今回は賃貸マンション契約時のライフハックです。
お引越しを検討されている方でネット上で物件を探し、気に入ったマンションがあったとします。
でもこんな疑問が湧いたことはありませんか。
その点気になりますよね。
毎月のことだから可能であれば1,000円でも安いほうが良いと考えるのが本音だと思います。
これはリーズナブルなマンションを選ぶ方でも、高額帯のマンションを選ぶ方でも同じ考えをもたれています。
僕は不動産会社に務めています。
この業界は内部の人間と一般の方との間の知識量の乖離が大きいです。
つまりどうしても業者側に有利な取引になりがちだと感じています。
有利の意味は抽象的で幅が広いですが、例えばあなたの「物件の選択」にさえ業者の意図が反映されていたり。
そして最初に結論ですが残念ながら「値下げをさせる方法」という確実なものは存在しません。

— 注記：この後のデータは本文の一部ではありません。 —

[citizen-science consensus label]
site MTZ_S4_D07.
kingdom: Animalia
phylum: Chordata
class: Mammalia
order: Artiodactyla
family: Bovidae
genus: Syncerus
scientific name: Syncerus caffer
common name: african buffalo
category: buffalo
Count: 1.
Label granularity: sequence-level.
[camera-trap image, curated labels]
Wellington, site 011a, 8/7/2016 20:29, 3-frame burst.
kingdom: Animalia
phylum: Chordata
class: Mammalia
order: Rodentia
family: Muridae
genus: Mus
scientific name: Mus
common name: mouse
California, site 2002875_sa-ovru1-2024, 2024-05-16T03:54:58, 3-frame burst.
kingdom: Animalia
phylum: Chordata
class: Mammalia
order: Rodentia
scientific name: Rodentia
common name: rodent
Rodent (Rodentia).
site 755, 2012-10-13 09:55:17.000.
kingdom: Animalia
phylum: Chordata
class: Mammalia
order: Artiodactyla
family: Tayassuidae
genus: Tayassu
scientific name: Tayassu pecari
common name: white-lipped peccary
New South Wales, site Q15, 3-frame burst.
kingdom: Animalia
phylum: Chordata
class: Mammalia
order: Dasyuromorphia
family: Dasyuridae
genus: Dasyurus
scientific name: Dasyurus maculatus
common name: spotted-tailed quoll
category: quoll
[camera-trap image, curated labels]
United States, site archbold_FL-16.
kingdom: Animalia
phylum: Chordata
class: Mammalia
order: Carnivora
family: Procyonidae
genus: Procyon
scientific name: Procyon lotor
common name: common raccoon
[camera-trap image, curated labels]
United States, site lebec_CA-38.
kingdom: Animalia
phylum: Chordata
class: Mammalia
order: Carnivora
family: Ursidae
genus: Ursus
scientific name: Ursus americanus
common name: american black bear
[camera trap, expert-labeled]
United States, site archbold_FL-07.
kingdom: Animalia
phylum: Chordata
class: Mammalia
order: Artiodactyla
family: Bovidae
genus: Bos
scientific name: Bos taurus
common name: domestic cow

ただしできるだけ情報を得てベターな行動をとることは可能です。
そういった意味で今回は一番安いお家賃で入居できる可能性を助ける情報ということで共有しておきます。
ちょっと言い回しが難しいですが笑
HOMESの物件アーカイブのページを参照する
不動産検索サイトHOME'S
大手不動産検索サイトのHOME'Sを利用した方法です。
普通に物件を検索する操作であれば誰でも行ったことがあると思います。
でもHOMESでは意外に知られていないある有用な情報提供があります。
それは賃貸掲載履歴というものです。
賃貸掲載履歴について
賃貸掲載履歴とは
簡単に言うとこうです。
過去、募集に出されていたお部屋の履歴
つまりそのマンションについて以前はどれぐらいの家賃で募集がされていたかが履歴としてズラっと確認できるのです。
これって過去に値下げ募集が有ったか無かったかが判断できます。
もしお部屋を見つけて飛びついたけど、実は去年に比べて1000円あがっている可能性もありますし、または数ヶ月時期を待ったほうが例年の安売りタイミングがあるのでお得だったりする可能性もあります。
そのあたりについて過去の実績を見て考えることができます。
【使い方】
Google検索欄で「物件名 HOMES」で検索
※HOMEの画面内から行くと探しにくい
一番上に出てくるHOMESのページがそれ
履歴の見方
過去に家賃の値下げがあるか確認する
例えば見え方はこんな感じです。
あるマンションのそのページです。
募集広告の条件と出ていた期間がわかるものです。成約すれば通常広告は消します。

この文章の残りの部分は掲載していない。